* [ASSIGNMENT]: Would you give the listing again exactly as written, minus its pictures?

Start of Block

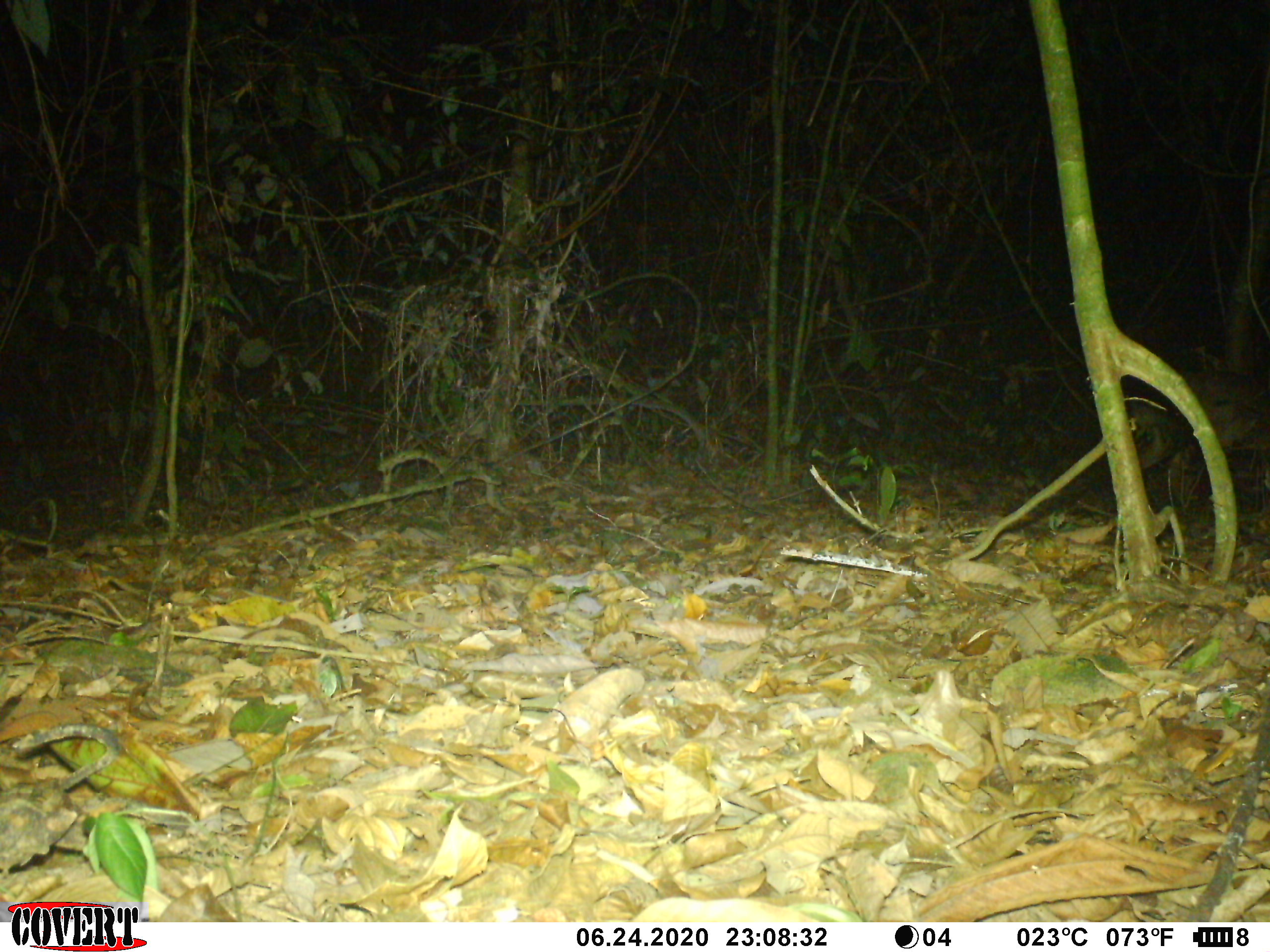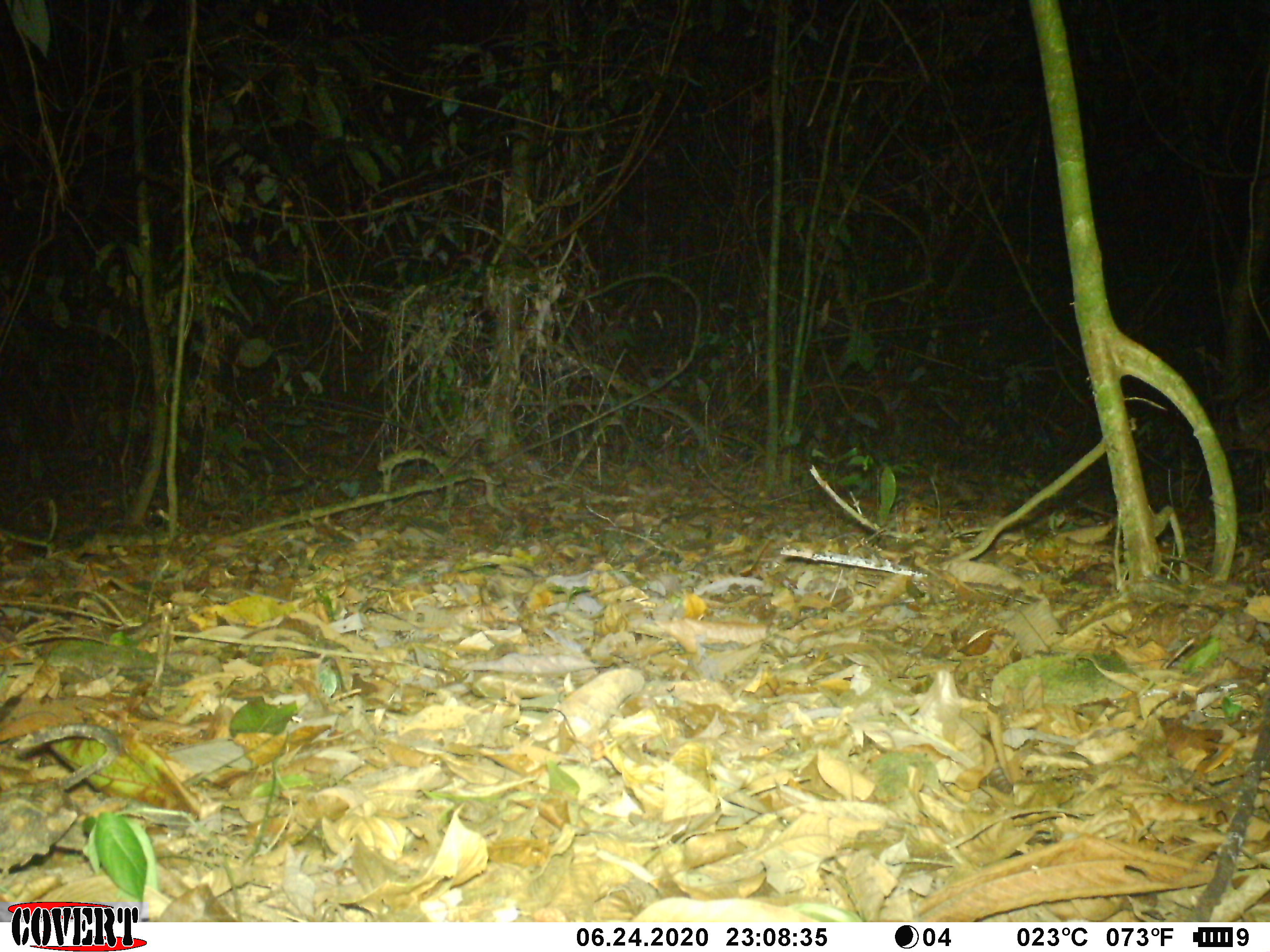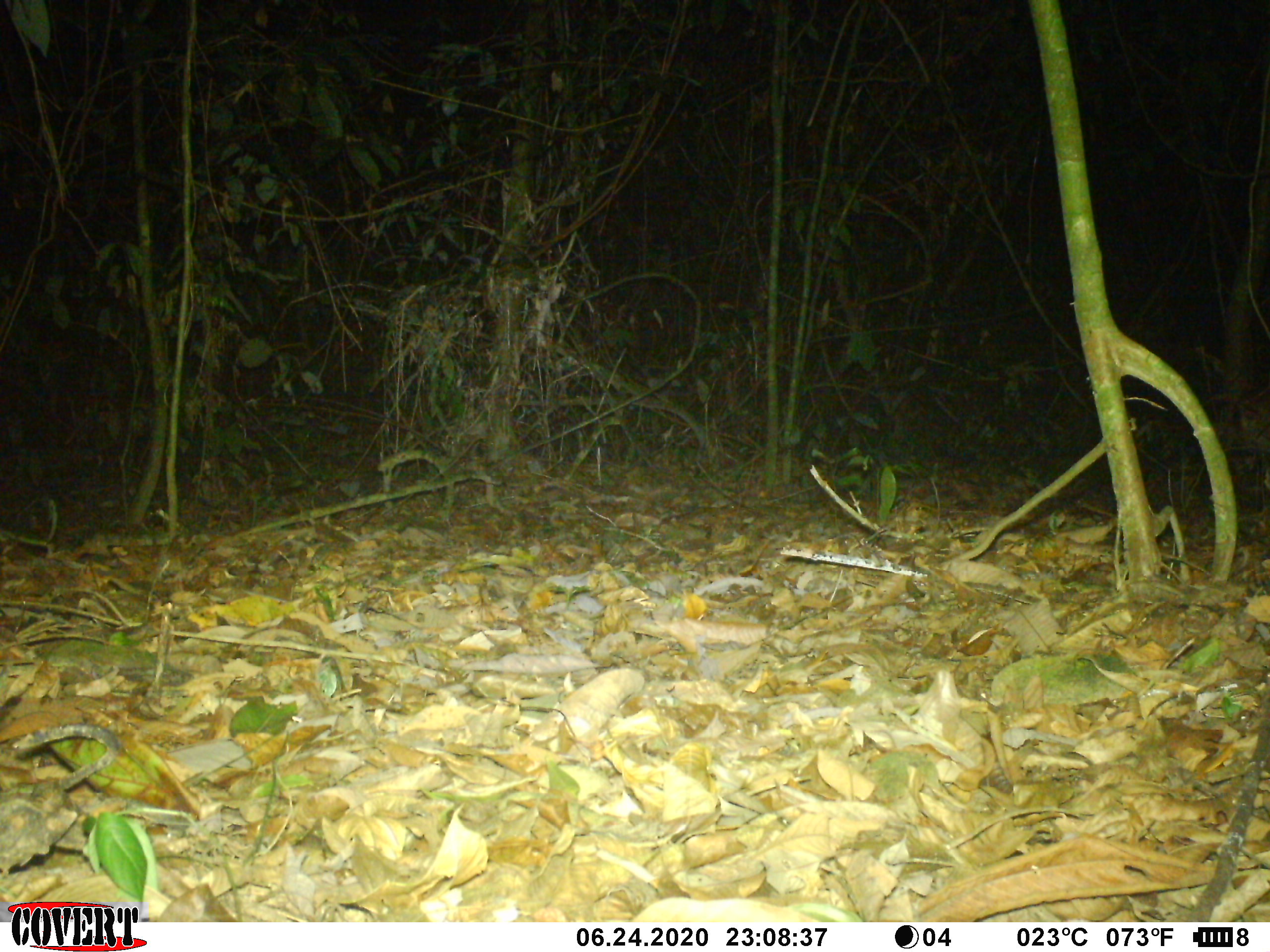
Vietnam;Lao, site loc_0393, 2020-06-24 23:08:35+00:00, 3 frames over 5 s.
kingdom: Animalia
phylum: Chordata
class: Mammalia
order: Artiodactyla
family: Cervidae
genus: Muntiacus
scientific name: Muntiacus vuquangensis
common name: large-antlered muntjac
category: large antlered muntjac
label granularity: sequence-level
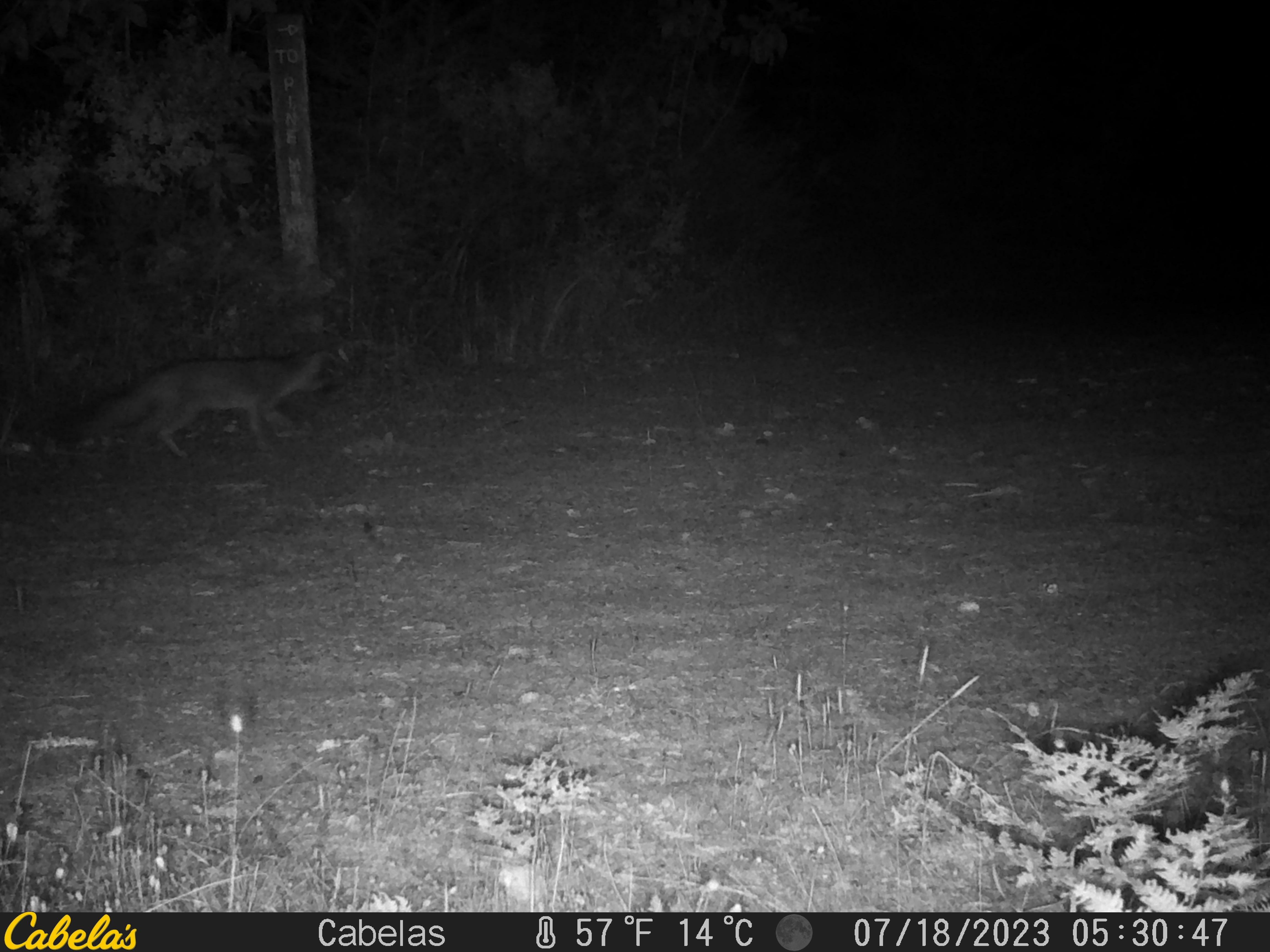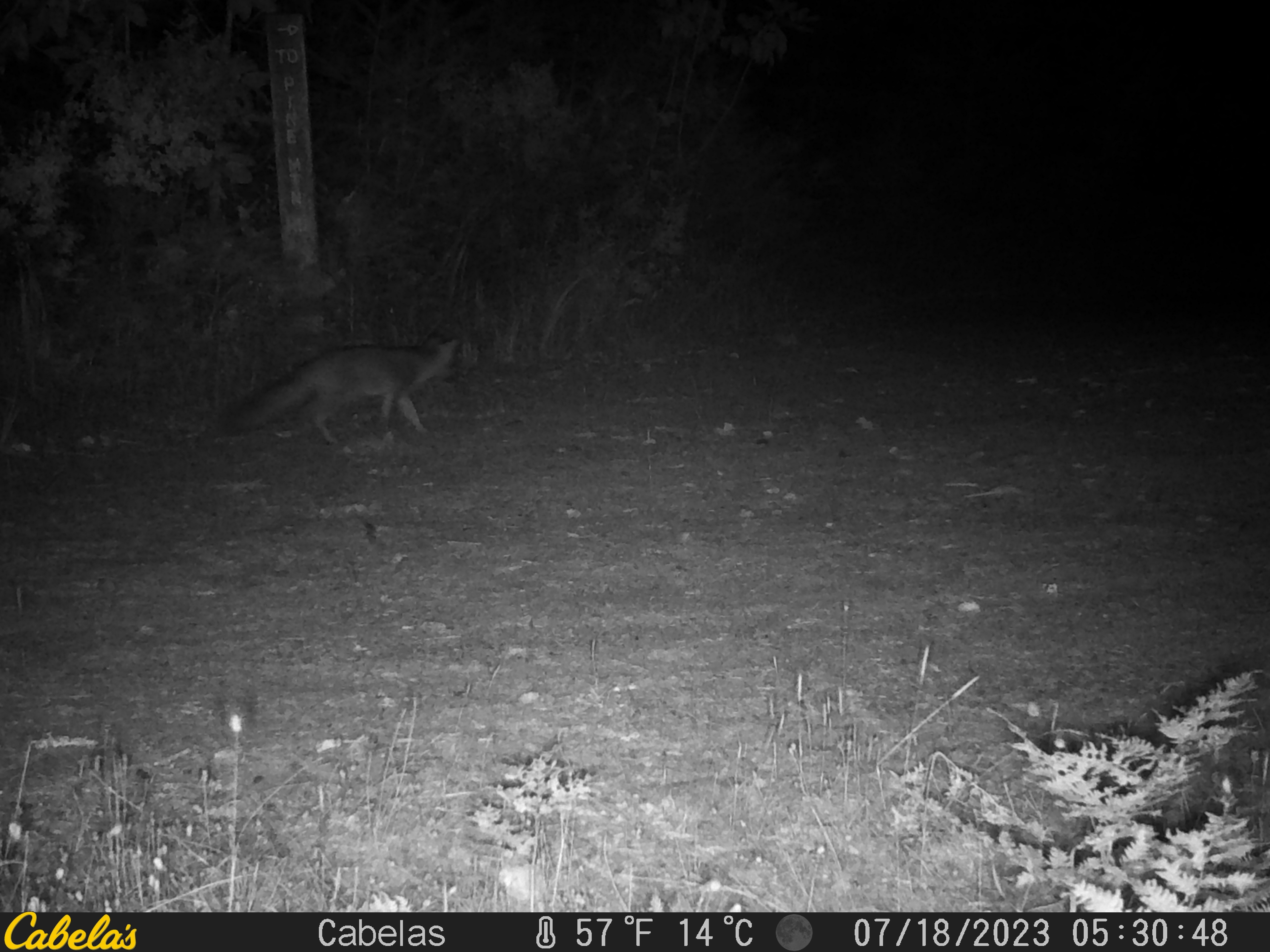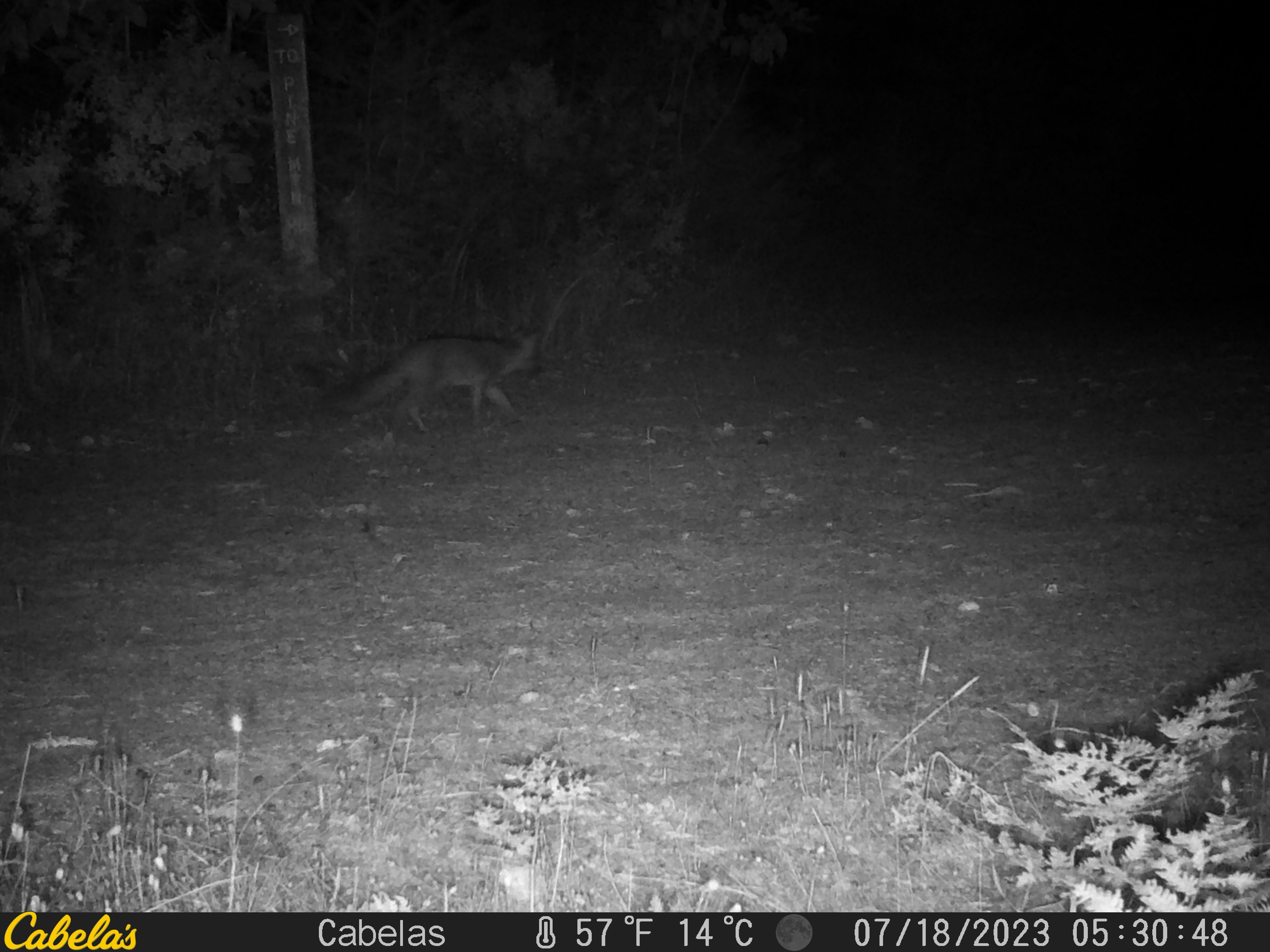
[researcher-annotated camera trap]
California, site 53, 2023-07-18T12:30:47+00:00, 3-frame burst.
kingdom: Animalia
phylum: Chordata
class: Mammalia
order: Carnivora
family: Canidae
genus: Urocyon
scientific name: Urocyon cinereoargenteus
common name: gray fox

End of Block

* [ANSWER BOX]:
Vietnam;Lao, site loc_0393, 2020-06-24 23:08:35+00:00, 3 frames over 5 s.
kingdom: Animalia
phylum: Chordata
class: Mammalia
order: Artiodactyla
family: Cervidae
genus: Muntiacus
scientific name: Muntiacus vuquangensis
common name: large-antlered muntjac
category: large antlered muntjac
label granularity: sequence-level
[researcher-annotated camera trap]
California, site 53, 2023-07-18T12:30:47+00:00, 3-frame burst.
kingdom: Animalia
phylum: Chordata
class: Mammalia
order: Carnivora
family: Canidae
genus: Urocyon
scientific name: Urocyon cinereoargenteus
common name: gray fox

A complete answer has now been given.